Friday, August 8, 2008

Our "Sacred" Time

I get asked the question a lot: "How many children do you want to have?" My response is usually a stumbling of words because my heart is a little unsure right now. I have not come to a complete understanding of what I feel God's will is for us as a family. There was a time that I felt that God was calling me to be one of the few "be fruitful and multiply" women but I have since come to the conclusion that this is not His calling on my life. When we first married I always had a quick anwser to the how many question, it was always 7. Why 7, there was not reason behind it other than it was the number of completeness and I thought a good number of children, well since then I have had 3 and struggle in motherhood as we all do for the most part. Don't misunderstand me, I LOVE being a mother!! It is an amazing privilege but one of the things that I really struggle with in having more children is spending time with them all individually. I know that it is not necessary but I long to show my children, all of them, the love and devotion that I never had. When I lay my head down at night I want to have a feeling of complete peace knowing that I have given all of my children an undivided peice of me and my time and part of it is for selfish reasons. I want that time, time to talk privately, time to connect, time enjoy a sacred moment together, time to worship, time to simply dwell in eachothers thoughts, dreams and imaginations and a time to just love them and be with them in the precious gift of time alone and uninterupted away from all of the noise and complications of life. A sacred place for us to just be us. I love all of my children equally and I just hate the thought of letting all of those possible sacred times slip away simply because I didn't make the time and then take the time for them. So I am commiting to make and take the time each and every day that God allows for us to have.

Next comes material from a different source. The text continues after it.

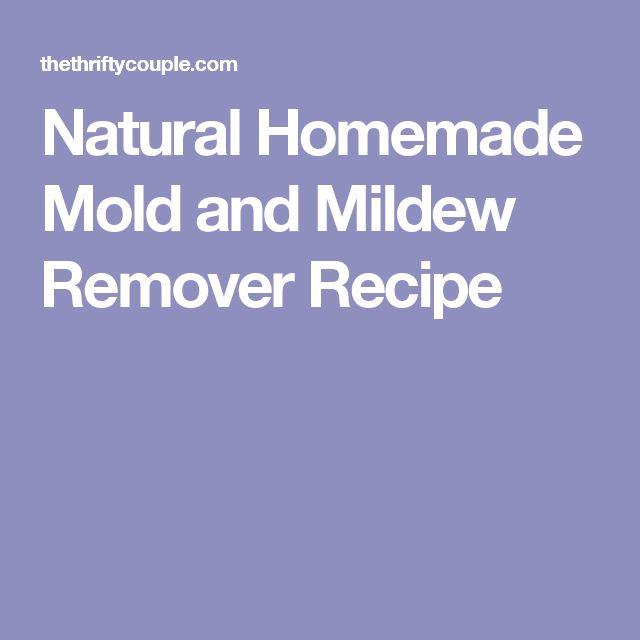 Best 25 Mildew Remover Ideas On Pinterest Diy Mould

As for right now I think my plan is to dedicate 15-20 minutes a day of "Our Time" right before naptime. Today I experimented with it. Before I layed Butterfly down today I sat on the floor and just enjoyed some time playing with her, which was reading or flipping through as many books as she wanted to. Her face when she saw me sit on the floor and tell her to get some books to read was so sweet and priceless and I just knew that this was definetly something that I wanted to make a habit of doing every day. I figure I can do something of the same thing with T-Rex when I lay him down right after Butterfly and then spend some time with Superman while they are both resting.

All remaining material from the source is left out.